**TEXTO DE LA PÁGINA:**
※ ※ ※

La batalla de Waterloo.

La Historia es una extraordinaria maestra cuando se atienden todos los detalles que la conforman, aun los que parezcan los mas insignificantes. Esta cargada de elementos imprevisibles, minúsculos pero determinantes que pueden ser escuela de vida para todos nosotros.

No leas la presente columna como una historia conocida. Atiende los detalles pequeños y espero que de ellos rescates una buena lección de vida que eventualmente pueda ayudarte en el camino de tu vida.

La batalla de Waterloo fue un combate que tuvo lugar el 18 de junio de 1815, hace justamente 204 años, se llevó a cabo en las proximidades de Waterloo, una población de la actual Bélgica situada a unos veinte kilómetros al sur de Bruselas, entre el ejército francés, comandado por el emperador Napoleón Bonaparte, contra las tropas británicas, holandesas y alemanas, dirigidas por Arthur Wellesley, mejor conocido como el duque de Wellington.

El destino es altamente impredecible. Eso podemos aprenderlo para aplicarlo en nuestras vidas. Curiosamente esa mañana Napoleón estaba muy contento. No vislumbraba en lo más mínimo la derrota que el destino le tenía preparada. La soberbia de su postura en parte tenía razón, pues el plan de batalla que había concebido era, en efecto admirable.

Definitivamente tenemos mucha enseñanza de este corso emperador, al percibir su reacción ante la adversidad. Había tenido algunos contratiempos pero todos esos tempestuosos incidentes, pasando como nubes de batalla ante Napoleón, ni habían turbado casi su mirada, ni habían podido nublar aquella faz imperial haciendo que dudase.

※ ※ ※

**MATERIAL DE ORIGEN:**
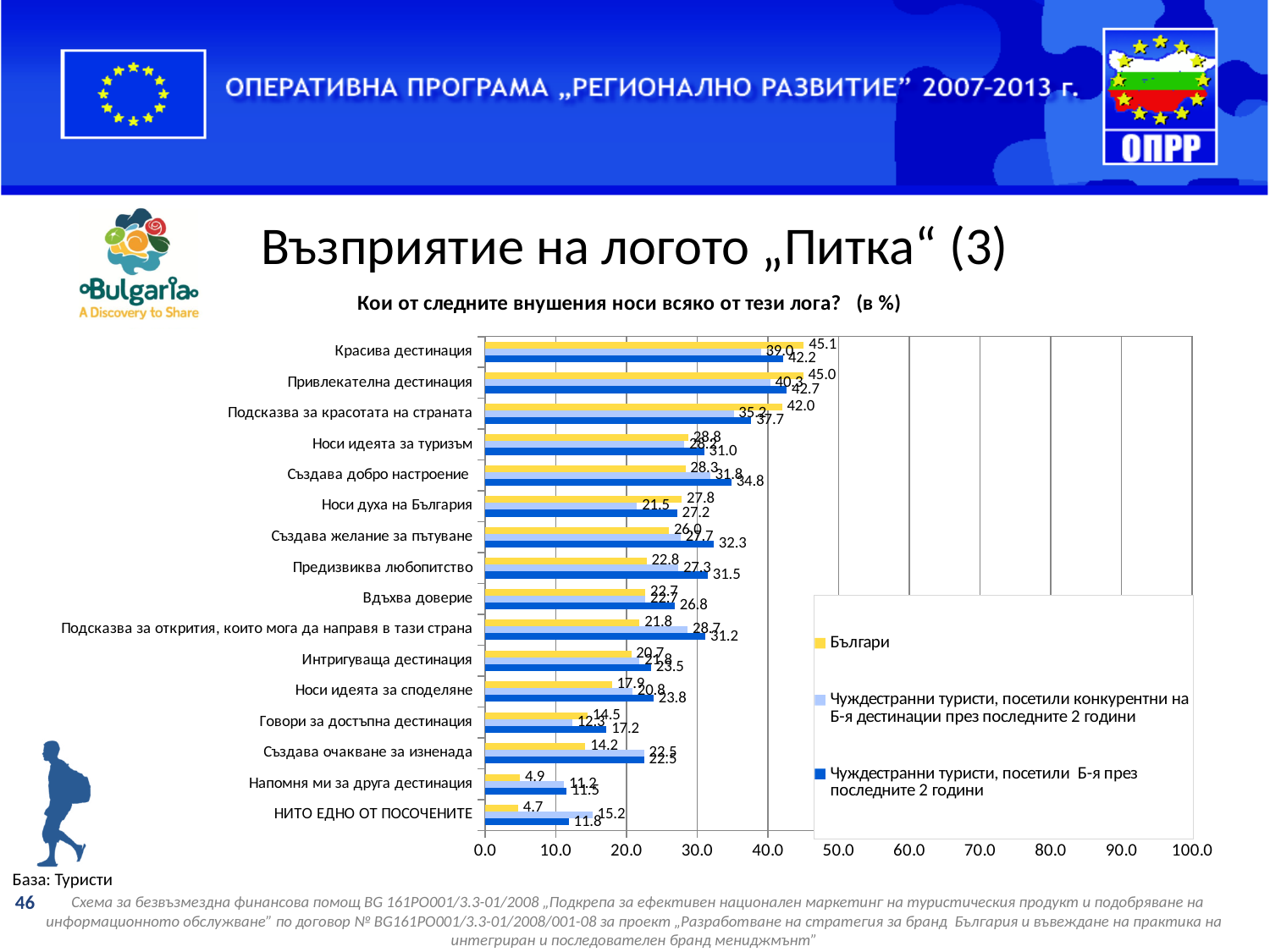
How many series does the legend list? 3 What is the value for Българи for "Красива дестинация"? 45.1 What is the value for Българи for "НИТО ЕДНО ОТ ПОСОЧЕНИТЕ"? 4.7 Which category has the lowest value for Българи? НИТО ЕДНО ОТ ПОСОЧЕНИТЕ Which category has the highest value for Българи? Красива дестинация What type of chart is shown on the slide? bar chart What is the value for "Чуждестранни туристи, посетили Б-я през последните 2 години" for "Създава добро настроение"? 34.8 What is the difference between the Българи value and the "Чуждестранни туристи, посетили Б-я през последните 2 години" value for "Подсказва за красотата на страната"? 4.3 How many categories (statements) are plotted on the chart? 16 Is the value for Българи for "Привлекателна дестинация" greater or less than 40.0? greater For "Напомня ми за друга дестинация", which is larger: the value for Българи or the value for "Чуждестранни туристи, посетили Б-я през последните 2 години"? Чуждестранни туристи, посетили Б-я през последните 2 години What is the title of the chart? Кои от следните внушения носи всяко от тези лога? (в %)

※ ※ ※

**EJERCICIOS:**
1. Reescribe el fragmento del texto sobre Waterloo desde "No leas la presente" hasta "duque de Wellington.", ambos incluidos, poniendo "Lieja" en lugar de "Bruselas".
2. Prosigue el texto sobre la batalla de Waterloo a partir de su última oración.
Estos datos proceden de otra fuente.

**RESPUESTAS EN ORDEN:**
1.
No leas la presente columna como una historia conocida. Atiende los detalles pequeños y espero que de ellos rescates una buena lección de vida que eventualmente pueda ayudarte en el camino de tu vida.

La batalla de Waterloo fue un combate que tuvo lugar el 18 de junio de 1815, hace justamente 204 años, se llevó a cabo en las proximidades de Waterloo, una población de la actual Bélgica situada a unos veinte kilómetros al sur de Lieja, entre el ejército francés, comandado por el emperador Napoleón Bonaparte, contra las tropas británicas, holandesas y alemanas, dirigidas por Arthur Wellesley, mejor conocido como el duque de Wellington.

2.
Napoleón estaba acostumbrado a mirar la guerra fijamente; no se agobiaba con la suma dolorosa de los pormenores, las adversidades no lo dominaban con tal que diesen este total: Victoria. Si el principio salía mal, no se alarmaba por esto, porque se creía dueño y poseedor del fin; sabia esperar poniéndose como fuera de la cuestión, y algo muy soberbio de su parte, quizá error y virtud, trataba al destino de igual a igual. Parecía decir a la suerte: “No te atreverías”. De ese tamaño su soberbia o su autoestima, usted juzgue sesudo lector.

Medio luz y medio sombra, Napoleón se creía protegido en el bien, y tolerado en el mal, como muchos de nosotros, ni más ni menos.

Su seguridad llegaba al extremo de creer tener un acuerdo, casi una complicidad con los acontecimientos, equivalente a una invulnerabilidad. Se creía imprudentemente invencible frente a lo que iba a ser la derrota de su vida.

Wellington, el inglés, le hizo creer que ganaría al retroceder un poco en el campo de batalla. En realidad se rehacía, pero se ocultaba. En ese momento Napoleón medio se incorporó sobre sus estribos. Había entrevisto el brillo de la victoria, significaba la derrota definitiva de Inglaterra por Francia. “Ganó” la batalla antes de ganarla y ese fue su error. Lo mismo le sucedió a Brasil frente a Uruguay en el Maracanazo en 1950, pero eso es futbol, lo más importante de lo menos importante diría Jorge Valdano.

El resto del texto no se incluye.